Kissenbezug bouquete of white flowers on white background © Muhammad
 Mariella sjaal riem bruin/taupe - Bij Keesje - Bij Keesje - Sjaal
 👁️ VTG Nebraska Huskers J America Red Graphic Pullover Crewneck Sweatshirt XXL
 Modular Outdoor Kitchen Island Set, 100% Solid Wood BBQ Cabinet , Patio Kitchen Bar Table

EXERCISE OBJECTIVE:
An exact copy of the listing above is what is wanted.

OUTPUT FOR THIS TASK:
Kissenbezug bouquete of white flowers on white background © Muhammad
 Mariella sjaal riem bruin/taupe - Bij Keesje - Bij Keesje - Sjaal
 👁️ VTG Nebraska Huskers J America Red Graphic Pullover Crewneck Sweatshirt XXL
 Modular Outdoor Kitchen Island Set, 100% Solid Wood BBQ Cabinet , Patio Kitchen Bar Table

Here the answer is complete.